#### Complete the following
a - From the riding post, copy out the passage between "I loved everything" and "of a childhood.", inclusive.
b - According to the riding post, how far was the aunt and uncle's horse farm from where the writer lived?
c - Carry on the riding post from the point where it stops.

#### Excerpt to read
^^^^

Clover Ledge Farm is hosting this challenge for the month of November and since I’ve had so little to write about lately I figured I’d jump on in. And because it is the day after Halloween, you get a picture of Wyatt!
When and why I started riding.
Wow. Starting off with a bang here. For me this question is easiest to be broken into two separate riding “lives”: my younger years and my return as an adult.
I’m not sure if riding was a conscious decision or not. My aunt and uncle owned a horse farm two hours south of where I lived and my mom would take me there as a little girl. Pictures of a blonde haired, blue eyed miniature version of myself are floating around somewhere.
I loved everything about the farm. The animals, the dirt, the room to explore. My aunt began by giving me pony rides until I began begging to go faster. Faster. Faster. At that point my uncle threw me up in his big western saddle in front of him and we raced around the pasture on his saintly TWH mare.
It was only a matter of time until they added a pony to their herd for me which was later upgraded to my own horse. I adored my time spent there, begged my mom to let me spend more weeks with them and cried when I left. We rode from sun up to sun down, swam in the river and conquered mountain trails. It was a dream of a childhood.
Then the usual happened. I grew up into a teenager and became interested in more local endeavors. High school and then college came and went. I got married. I started medical school. Those were the horseless years.

^^^^

#### Extracted entries
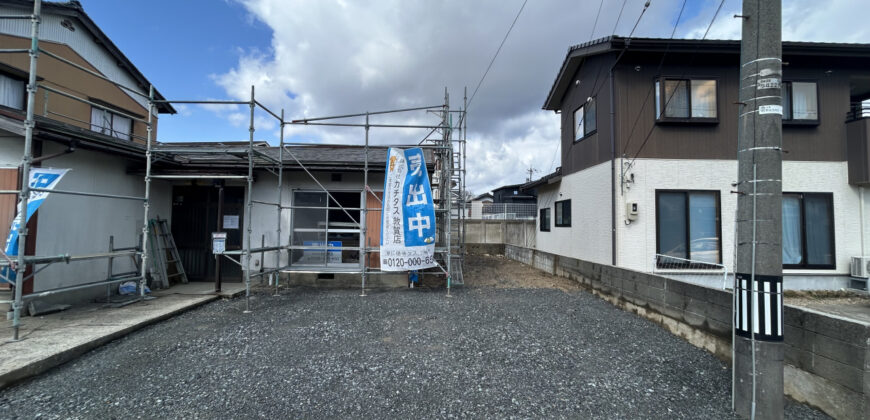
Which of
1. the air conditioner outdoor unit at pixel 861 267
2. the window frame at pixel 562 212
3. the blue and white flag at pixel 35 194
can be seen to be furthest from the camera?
the window frame at pixel 562 212

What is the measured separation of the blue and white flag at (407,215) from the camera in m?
6.10

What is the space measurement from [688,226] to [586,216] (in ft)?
6.50

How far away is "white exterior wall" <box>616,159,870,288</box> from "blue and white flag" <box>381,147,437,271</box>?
4.01m

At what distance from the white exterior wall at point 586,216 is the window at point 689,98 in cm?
168

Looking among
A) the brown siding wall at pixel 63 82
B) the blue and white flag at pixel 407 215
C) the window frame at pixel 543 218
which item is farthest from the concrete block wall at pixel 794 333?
the brown siding wall at pixel 63 82

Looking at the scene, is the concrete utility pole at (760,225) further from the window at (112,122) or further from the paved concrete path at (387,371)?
the window at (112,122)

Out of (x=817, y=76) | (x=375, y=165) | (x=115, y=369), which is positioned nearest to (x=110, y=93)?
(x=375, y=165)

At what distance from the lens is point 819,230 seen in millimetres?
6750

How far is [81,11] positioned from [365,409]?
13.2m

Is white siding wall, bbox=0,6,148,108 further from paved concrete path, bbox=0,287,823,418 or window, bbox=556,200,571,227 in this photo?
window, bbox=556,200,571,227

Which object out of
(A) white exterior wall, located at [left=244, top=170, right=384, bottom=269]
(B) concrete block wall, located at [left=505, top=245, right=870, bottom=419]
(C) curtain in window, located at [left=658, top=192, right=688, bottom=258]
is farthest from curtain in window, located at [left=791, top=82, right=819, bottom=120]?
(A) white exterior wall, located at [left=244, top=170, right=384, bottom=269]

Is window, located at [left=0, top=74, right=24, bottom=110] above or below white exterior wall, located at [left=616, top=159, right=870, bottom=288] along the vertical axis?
above

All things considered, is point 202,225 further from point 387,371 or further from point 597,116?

^^^^

#### Responses for each task
a -
I loved everything about the farm. The animals, the dirt, the room to explore. My aunt began by giving me pony rides until I began begging to go faster. Faster. Faster. At that point my uncle threw me up in his big western saddle in front of him and we raced around the pasture on his saintly TWH mare.
It was only a matter of time until they added a pony to their herd for me which was later upgraded to my own horse. I adored my time spent there, begged my mom to let me spend more weeks with them and cried when I left. We rode from sun up to sun down, swam in the river and conquered mountain trails. It was a dream of a childhood.

b - It was two hours south of where the writer lived.

c -
In my third year of medical school something changed. I was doing a month long stint at the VA hospital and an attending was talking about her new horse. One thing led to another and I found myself invited to ride with her. That was beginning of the end.
The moment my leg swung up I felt like I was back home. I missed the feeling of horseflesh under my seat. The smell of horse sweat in my nostrils. The sense of freedom being on a horse gave me. Like I could fly. Like anything was possible.
The reason I started riding is because it was in my bones to do so. I can come up with no better reason. I never had competition goals. I never dreamed of running my own boarding or training barn. I just knew I felt at home in a barn, on a horse.
The reason I keep riding is the challenge to grow as a person, as a steward of these wonderful animals and as a rider. Even the bad rides make me yearn for me. For a redo. The good rides leave me riding a high for days. It’s an addiction. Its in my blood.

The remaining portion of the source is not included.